What is “Service Recovery?” I was asked this in a meeting recently when I was describing the approach to take with certain clients. I know it’s a term used a lot but not defined a lot, so let’s define it.
I prefer the literal interpretation – you are recovering from an issue. The way you’re recovering is through customer service. The issue may be a bad experience at your sports event. It may be a rude inspector by your government agency. Maybe it was an excessive wait by the healthcare provider.
Regardless of the issue, the point is that you’re currently “behind the 8-ball” in the eyes of your customer, and you need to recover. You need to get back up, get back in the good graces of the guest who’s upset.
You can avoid the recovery, but you risk still being a scourge in the eyes of the customer. You can recover WITHOUT customer service. That means fixing a product or replacing a part – without a process or personality surrounding that replacement that even remotely conveys “I care” and “I apologize.”

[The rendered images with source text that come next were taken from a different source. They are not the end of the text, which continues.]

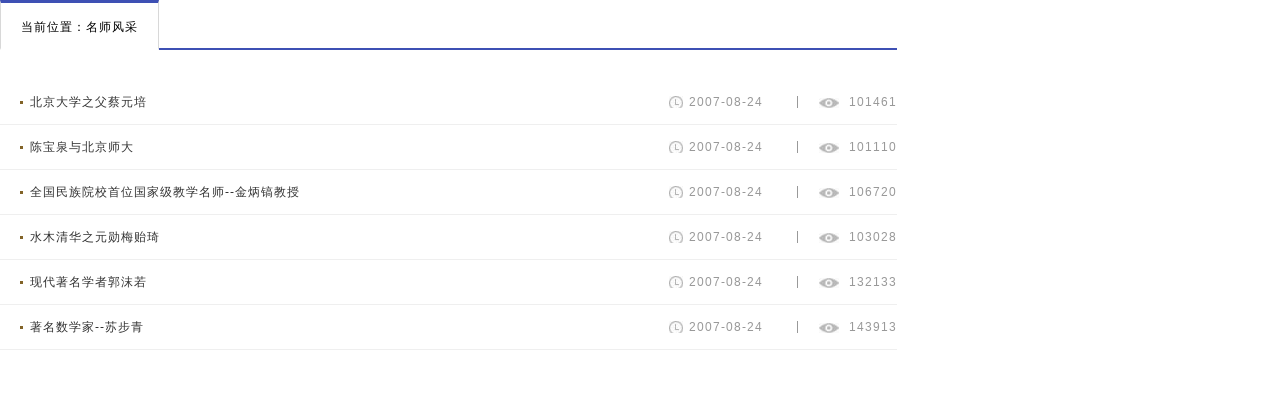

--- FILE ---
content_type: text/html;charset=gbk
request_url: https://eol.qhu.edu.cn/meol/jpkContent.do;jsessionid=907322160618C8BDB4DE3BD4EFAB7B30?folderId=27&openId=21&curId=27
body_size: 3253
content:




































































<!--显示信息栏目的子栏目和内容-->






































<!DOCTYPE html PUBLIC "-//W3C//DTD XHTML 1.0 Transitional//EN" "http://www.w3.org/TR/xhtml1/DTD/xhtml1-transitional.dtd">
<html xmlns="http://www.w3.org/1999/xhtml">
<head>
    <link type="text/css" rel="stylesheet" href="/meol/homepage/;jsessionid=A846C551E023B727D16A0D0BE30252EFV8/style/v8_blue/index.css" />
    

















<script type="text/javascript" src="/meol/styles/newstyle/js/jquery-3.6.0.min.js;jsessionid=A846C551E023B727D16A0D0BE30252EF"></script>
<script type="text/javascript" src="/meol/styles/newstyle/js/jquery-migrate-1.4.1.min.js;jsessionid=A846C551E023B727D16A0D0BE30252EF"></script>
<script type="text/javascript" src="/meol/styles/newstyle/js/jquery-migrate-3.4.0.min.js;jsessionid=A846C551E023B727D16A0D0BE30252EF"></script>
    
</head>
<body>
<div class="jpkwraper">
    <div class="wraper">
        <div class="jpkmain" style="float: none;">

  <div class="location" style="display: block;margin-bottom: 30px">
      <span>当前位置：名师风采</span>
  </div>


<div class="datalist">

But this is the 21st century. People expect the personalization with the product replacement. They expect the smooth process with the replacement part.
Especially in a service industry, how do you fix a bad experience? How do you fix the interaction with the rude inspector? How do you fix a wait at the hospital?
In short, you can’t. You can’t go back and change what they felt or experienced. You can only move forward and hope they give you a chance in a future encounter. So, you have to create an opportunity for a future encounter with something that smooths over the experience of the past.
That “something” is customer service. Your attitude. Your empathy. Your sincerity. Your response. Your speed. Your action – they all deal with the person wronged in a way that’s right.
When you’re speaking of “Service Recovery,” remember that you’re speaking of what needs to be done to get that upset customer open to becoming a returning customer. And it’s not just about your replacement product. It’s about how you repair the image that person has of your organization.
Deal with the person wronged in a way that’s right.